# Exercise
Exclude the pictures and transcribe the rest of the data below exactly.

Stored data entries:

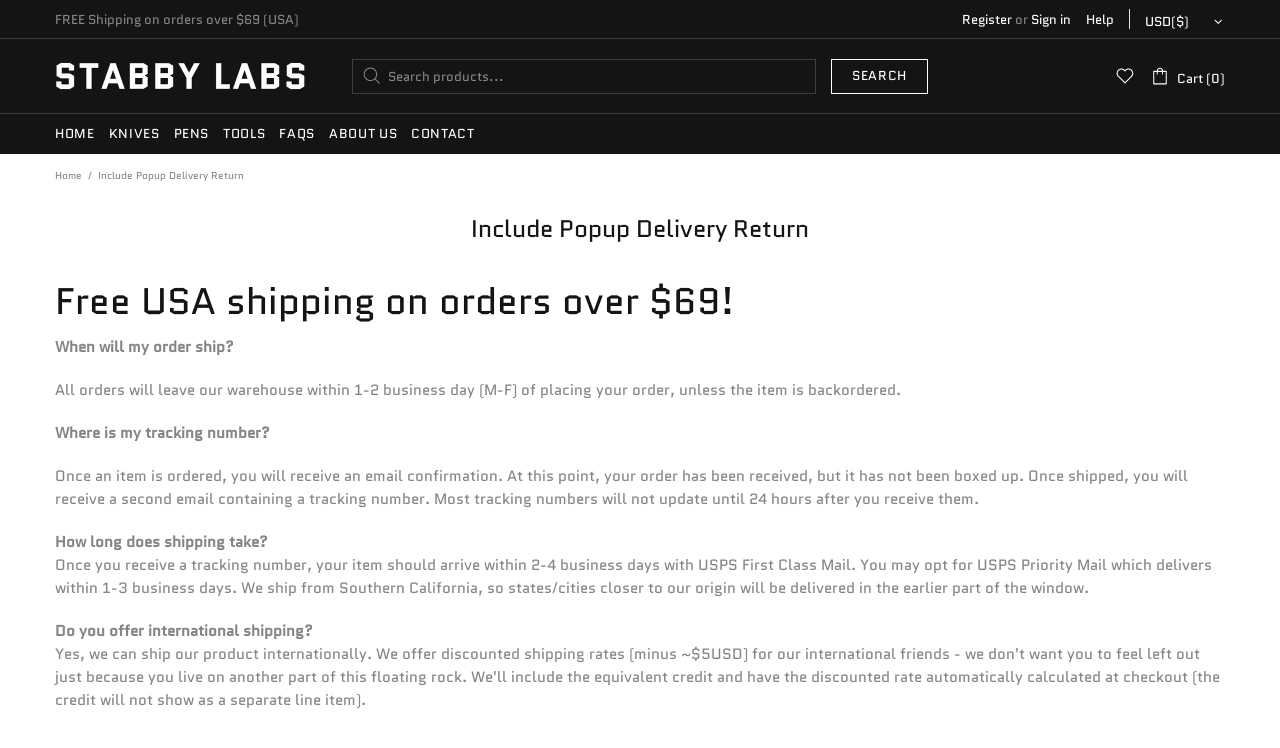

--- FILE ---
content_type: text/javascript
request_url: https://stabbylabs.com/cdn/shop/t/8/assets/module.popup-subscription-confirmation.min.js?v=40429796913889694331614829096
body_size: -292
content:
!function(t){"use strict";theme.PopupSubscriptionСonfirmation=function(){function e(){this.settings={popup_subscription_name:"subscription-confirmation",popup_contact_name:"contact-confirmation"},this.load()}e.prototype=t.extend({},e.prototype,{load:function(){function e(){var e=new Date,o=864e5*i;e.setTime(e.getTime()+o),t.cookie("subscription","off",{expires:e,path:"/"})}var o,n=t(".js-subscription-confirmation-error"),p=t('[data-js-popup-name="message"] .note--error'),i=10;window.location.href.indexOf("customer_posted=true")!==-1||window.location.href.indexOf("contact%5Btags%5D=newsletter&form_type=customer")!==-1?(e(),theme.Popups.callByName(this.settings.popup_subscription_name),theme.Popups.addHandler(this.settings.popup_subscription_name,"close.after",function(){var t=window.location.href.replace("?customer_posted=true","").replace("customer_posted=true","");window.history.replaceState({path:t},"",t)})):window.location.href.indexOf("contact_posted=true")!==-1?(e(),theme.Popups.callByName(this.settings.popup_contact_name),theme.Popups.addHandler(this.settings.popup_contact_name,"close.after",function(){var t=window.location.href.replace("?contact_posted=true","").replace("contact_posted=true","");window.history.replaceState({path:t},"",t)})):n.length?(o=theme.Popups.getByName(this.settings.popup_subscription_name),o.find("[data-popup-confirmation-success]").addClass("d-none"),o.find("[data-popup-confirmation-error-message]").html(n.first().html()),o.find("[data-popup-confirmation-error]").removeClass("d-none"),theme.Popups.callByName(this.settings.popup_subscription_name)):p.length&&(o=theme.Popups.getByName(this.settings.popup_contact_name),o.find("[data-popup-confirmation-success]").addClass("d-none"),o.find("[data-popup-confirmation-error-message]").html(p.first().html()),o.find("[data-popup-confirmation-error]").removeClass("d-none"),theme.Popups.callByName(this.settings.popup_contact_name))}}),theme.PopupSubscriptionСonfirmation=new e},t(function(){theme.PopupSubscriptionСonfirmation()})}(jQueryTheme);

# Completed task
--- FILE ---
content_type: text/javascript
request_url: https://stabbylabs.com/cdn/shop/t/8/assets/module.popup-subscription-confirmation.min.js?v=40429796913889694331614829096
body_size: -292
content:
!function(t){"use strict";theme.PopupSubscriptionСonfirmation=function(){function e(){this.settings={popup_subscription_name:"subscription-confirmation",popup_contact_name:"contact-confirmation"},this.load()}e.prototype=t.extend({},e.prototype,{load:function(){function e(){var e=new Date,o=864e5*i;e.setTime(e.getTime()+o),t.cookie("subscription","off",{expires:e,path:"/"})}var o,n=t(".js-subscription-confirmation-error"),p=t('[data-js-popup-name="message"] .note--error'),i=10;window.location.href.indexOf("customer_posted=true")!==-1||window.location.href.indexOf("contact%5Btags%5D=newsletter&form_type=customer")!==-1?(e(),theme.Popups.callByName(this.settings.popup_subscription_name),theme.Popups.addHandler(this.settings.popup_subscription_name,"close.after",function(){var t=window.location.href.replace("?customer_posted=true","").replace("customer_posted=true","");window.history.replaceState({path:t},"",t)})):window.location.href.indexOf("contact_posted=true")!==-1?(e(),theme.Popups.callByName(this.settings.popup_contact_name),theme.Popups.addHandler(this.settings.popup_contact_name,"close.after",function(){var t=window.location.href.replace("?contact_posted=true","").replace("contact_posted=true","");window.history.replaceState({path:t},"",t)})):n.length?(o=theme.Popups.getByName(this.settings.popup_subscription_name),o.find("[data-popup-confirmation-success]").addClass("d-none"),o.find("[data-popup-confirmation-error-message]").html(n.first().html()),o.find("[data-popup-confirmation-error]").removeClass("d-none"),theme.Popups.callByName(this.settings.popup_subscription_name)):p.length&&(o=theme.Popups.getByName(this.settings.popup_contact_name),o.find("[data-popup-confirmation-success]").addClass("d-none"),o.find("[data-popup-confirmation-error-message]").html(p.first().html()),o.find("[data-popup-confirmation-error]").removeClass("d-none"),theme.Popups.callByName(this.settings.popup_contact_name))}}),theme.PopupSubscriptionСonfirmation=new e},t(function(){theme.PopupSubscriptionСonfirmation()})}(jQueryTheme);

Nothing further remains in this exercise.